Свидание этих двух людей, абсолютно разных, имеющих противоположные взгляды на жизнь, было примечательным: каждый из них старался прочесть мысли другого, соблюдая при этом правила самой изысканной вежливости и выказывая самое глубокое уважение.
Но когда оба, обменявшись приветствиями, вошли в кабинет, в голосе и манерах графа Нортумберленда внезапно произошла перемена.
– Я не смогу выразить вам свою признательность за это посещение! – сказал первый министр с преувеличенной почтительностью.

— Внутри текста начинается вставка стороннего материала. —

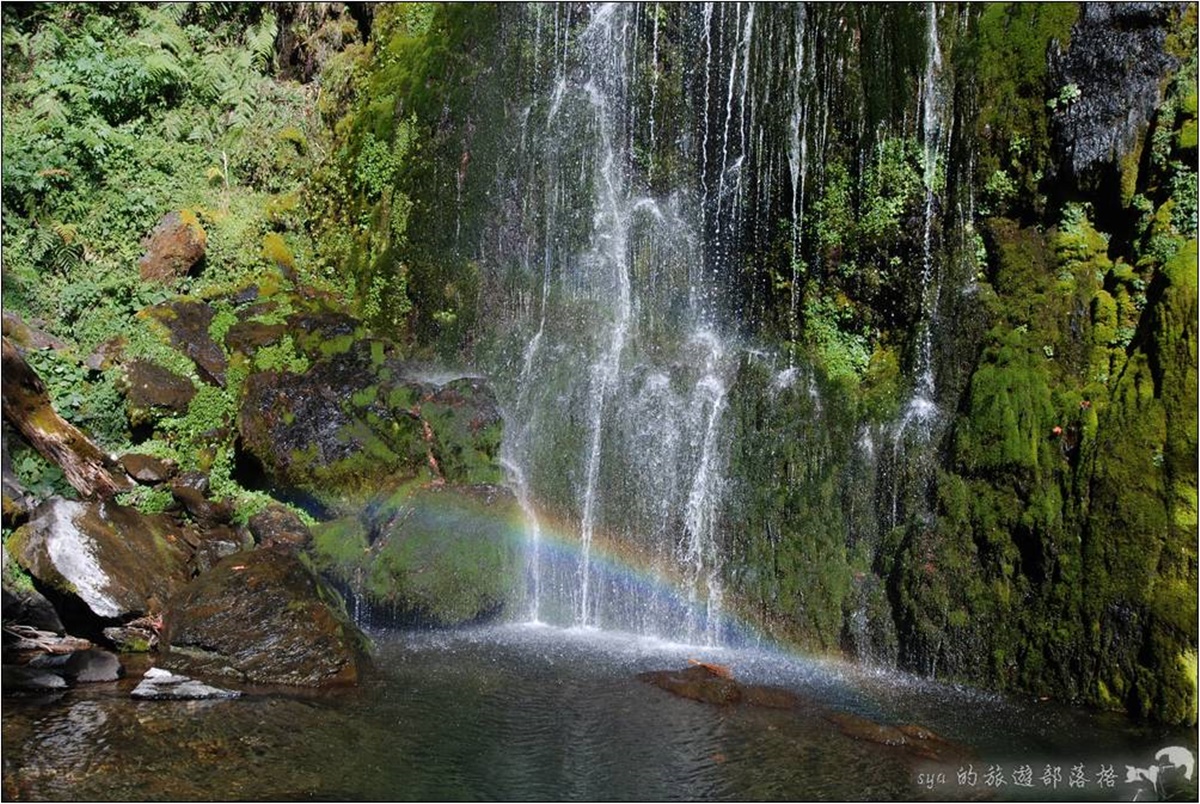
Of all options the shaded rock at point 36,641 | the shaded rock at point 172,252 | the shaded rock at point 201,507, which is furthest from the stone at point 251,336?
the shaded rock at point 36,641

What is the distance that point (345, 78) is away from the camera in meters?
16.3

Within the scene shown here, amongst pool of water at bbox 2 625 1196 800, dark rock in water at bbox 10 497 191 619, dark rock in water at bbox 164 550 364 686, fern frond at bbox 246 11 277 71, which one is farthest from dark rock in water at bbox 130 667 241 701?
fern frond at bbox 246 11 277 71

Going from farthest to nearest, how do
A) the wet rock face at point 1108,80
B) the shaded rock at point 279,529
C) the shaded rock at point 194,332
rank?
1. the shaded rock at point 194,332
2. the shaded rock at point 279,529
3. the wet rock face at point 1108,80

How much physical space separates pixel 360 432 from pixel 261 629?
A: 352 centimetres

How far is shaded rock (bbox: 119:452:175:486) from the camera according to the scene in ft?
37.6

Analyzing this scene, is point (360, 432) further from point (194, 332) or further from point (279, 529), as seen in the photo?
point (194, 332)

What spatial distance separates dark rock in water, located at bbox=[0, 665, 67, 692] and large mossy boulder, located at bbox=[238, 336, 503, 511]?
3.80m

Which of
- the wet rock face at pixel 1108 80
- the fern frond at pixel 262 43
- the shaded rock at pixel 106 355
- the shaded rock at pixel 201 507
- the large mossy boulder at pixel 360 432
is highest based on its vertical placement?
the fern frond at pixel 262 43

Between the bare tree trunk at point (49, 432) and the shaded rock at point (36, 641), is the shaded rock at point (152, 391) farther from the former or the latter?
the shaded rock at point (36, 641)

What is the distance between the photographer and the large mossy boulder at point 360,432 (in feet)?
38.4

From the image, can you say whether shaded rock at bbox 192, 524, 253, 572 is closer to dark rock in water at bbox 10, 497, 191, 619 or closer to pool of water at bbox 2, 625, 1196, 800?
dark rock in water at bbox 10, 497, 191, 619

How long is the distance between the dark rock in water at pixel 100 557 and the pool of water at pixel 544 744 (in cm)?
125

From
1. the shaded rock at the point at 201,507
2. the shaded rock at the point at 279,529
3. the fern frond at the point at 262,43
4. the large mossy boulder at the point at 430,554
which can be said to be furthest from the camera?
the fern frond at the point at 262,43

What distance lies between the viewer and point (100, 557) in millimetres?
9531
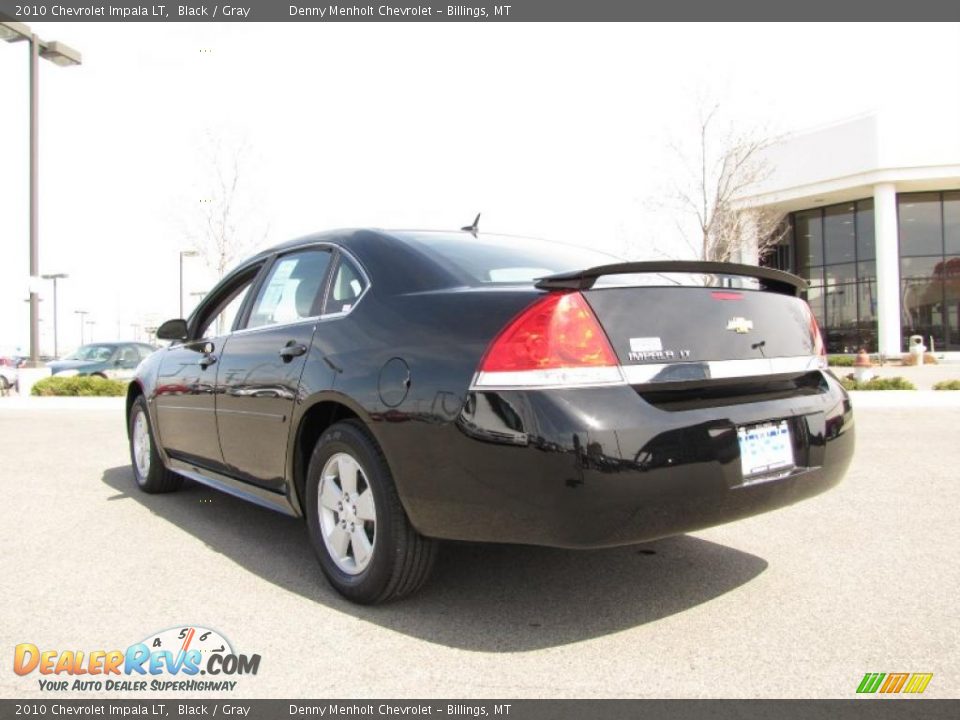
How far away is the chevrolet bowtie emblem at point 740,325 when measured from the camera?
295 centimetres

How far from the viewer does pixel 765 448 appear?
9.23 ft

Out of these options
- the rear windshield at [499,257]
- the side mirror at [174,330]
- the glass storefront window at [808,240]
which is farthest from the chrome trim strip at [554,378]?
the glass storefront window at [808,240]

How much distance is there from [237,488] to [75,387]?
568 inches

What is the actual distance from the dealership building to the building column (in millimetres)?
34

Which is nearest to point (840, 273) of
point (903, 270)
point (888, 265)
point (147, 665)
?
point (903, 270)

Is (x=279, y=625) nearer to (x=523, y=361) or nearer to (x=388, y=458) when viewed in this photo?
(x=388, y=458)

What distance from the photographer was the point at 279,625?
289 cm

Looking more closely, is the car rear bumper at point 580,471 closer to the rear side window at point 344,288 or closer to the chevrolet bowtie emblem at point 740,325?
the chevrolet bowtie emblem at point 740,325

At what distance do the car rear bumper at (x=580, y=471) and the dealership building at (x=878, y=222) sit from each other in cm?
2286

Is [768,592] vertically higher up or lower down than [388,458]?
lower down

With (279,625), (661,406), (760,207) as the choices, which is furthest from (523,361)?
(760,207)

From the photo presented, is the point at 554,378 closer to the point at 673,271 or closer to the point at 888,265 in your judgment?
the point at 673,271
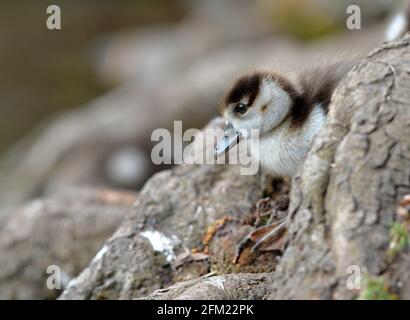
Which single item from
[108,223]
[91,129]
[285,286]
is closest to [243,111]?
[285,286]

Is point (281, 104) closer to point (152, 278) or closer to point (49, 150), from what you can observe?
point (152, 278)

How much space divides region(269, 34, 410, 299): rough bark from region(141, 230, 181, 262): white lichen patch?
1.69 meters

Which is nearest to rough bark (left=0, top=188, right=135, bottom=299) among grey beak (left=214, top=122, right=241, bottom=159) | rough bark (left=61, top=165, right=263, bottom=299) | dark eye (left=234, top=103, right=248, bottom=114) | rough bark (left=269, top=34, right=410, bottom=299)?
rough bark (left=61, top=165, right=263, bottom=299)

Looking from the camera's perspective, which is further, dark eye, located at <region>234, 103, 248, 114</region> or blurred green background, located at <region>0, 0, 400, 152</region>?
blurred green background, located at <region>0, 0, 400, 152</region>

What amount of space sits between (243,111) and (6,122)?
13641 millimetres

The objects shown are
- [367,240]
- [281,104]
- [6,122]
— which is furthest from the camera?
[6,122]

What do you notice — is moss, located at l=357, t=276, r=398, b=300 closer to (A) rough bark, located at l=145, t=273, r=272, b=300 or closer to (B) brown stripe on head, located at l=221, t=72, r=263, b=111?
(A) rough bark, located at l=145, t=273, r=272, b=300

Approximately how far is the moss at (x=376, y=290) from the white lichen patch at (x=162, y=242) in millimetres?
2102

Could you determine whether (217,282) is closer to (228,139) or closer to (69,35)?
(228,139)

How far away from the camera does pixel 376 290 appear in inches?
130

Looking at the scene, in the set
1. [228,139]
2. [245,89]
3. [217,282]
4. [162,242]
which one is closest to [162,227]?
[162,242]

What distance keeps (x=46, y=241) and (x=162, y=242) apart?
6.60ft

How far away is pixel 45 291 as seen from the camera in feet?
22.3

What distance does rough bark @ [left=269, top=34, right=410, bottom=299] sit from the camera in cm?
342
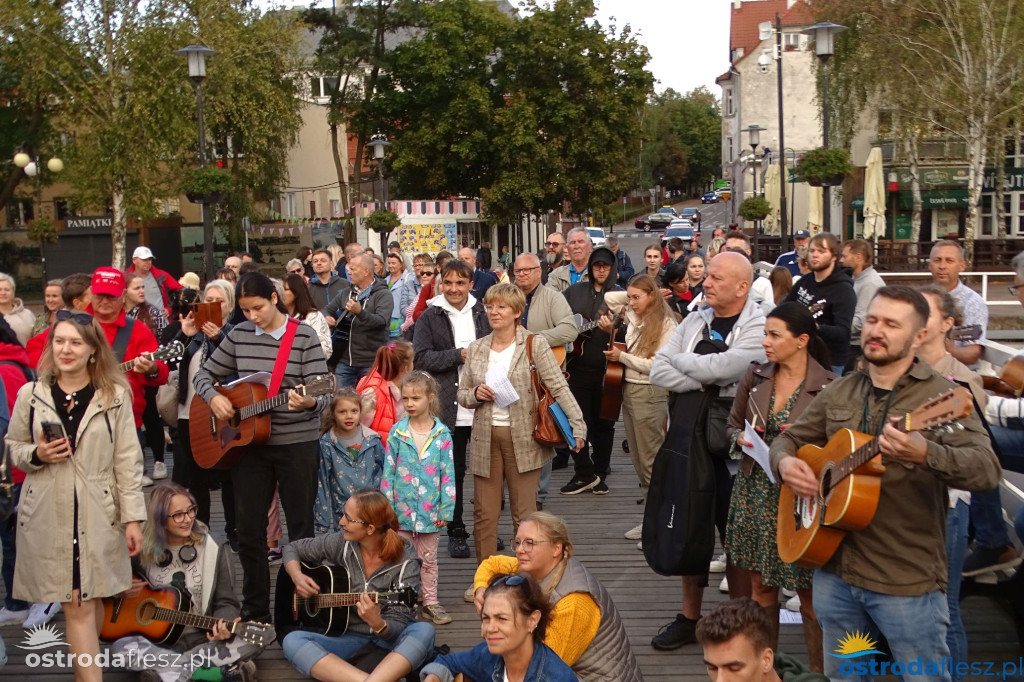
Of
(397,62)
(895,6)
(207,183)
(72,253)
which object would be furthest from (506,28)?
(207,183)

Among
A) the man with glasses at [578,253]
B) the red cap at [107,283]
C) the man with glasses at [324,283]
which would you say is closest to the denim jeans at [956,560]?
the man with glasses at [578,253]

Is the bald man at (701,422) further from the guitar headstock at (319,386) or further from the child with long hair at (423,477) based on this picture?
the guitar headstock at (319,386)

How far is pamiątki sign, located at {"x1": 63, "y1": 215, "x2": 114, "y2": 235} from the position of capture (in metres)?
43.4

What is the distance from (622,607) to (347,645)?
186 cm

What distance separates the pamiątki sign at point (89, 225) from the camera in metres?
43.4

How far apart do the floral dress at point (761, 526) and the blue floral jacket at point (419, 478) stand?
199 centimetres

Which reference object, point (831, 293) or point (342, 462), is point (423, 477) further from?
point (831, 293)

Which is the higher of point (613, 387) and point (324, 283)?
point (324, 283)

– Граф! – отвечал невозмутимо Перси, усаживаясь в кресло. – Послушайте меня! Мне предстоит сказать вам очень и очень многое. Мы оба знаем свет; вам хорошо известно, что самые старинные фамилии королевства постоянно в союзе, а вы для них, конечно, просто чужой человек…
Граф Эссекский нахмурил черные брови и опустил глаза.
– Когда я называю вас чужим, хоть и знаю, что вы родились в Лондоне, – прибавил Генри Перси так спокойно и холодно, что всегда невозмутимый и наглый Кромвель смутился, – то имею в виду, что вы чужой нашим древним фамилиям, а так как вы вообще им очень не по вкусу, то может настать день, когда они вас свергнут с высоты, на которую вам удалось подняться.
– Милорд! – воскликнул Кромвель, и лицо его вспыхнуло.
– Но вы, – продолжал Перси с той же невозмутимостью, – слишком умны и ловки и слишком осторожны, чтобы не приготовить себе на черный день и друзей и убежище.
– Но, милорд, – прошептал сконфуженный Кромвель, затрепетав при мысли, что его ожидает опала и изгнание, – скажите, Бога ради, к чему это предисловие?
– Все то, что я сказал, не должно вызывать у вас удивление, – ответил Перси. – Я говорю всегда только то, что думаю и считаю истиной, если даже слова мои и не нравятся тому, к кому я обращаюсь.
Граф Эссекский недоверчиво взглянул на него.
– Я так привык! – продолжал Перси с тем же ледяным равнодушием. – Я слишком хорошо изучил человечество, чтобы не знать, для чего все мы разыгрываем в свете эту комедию.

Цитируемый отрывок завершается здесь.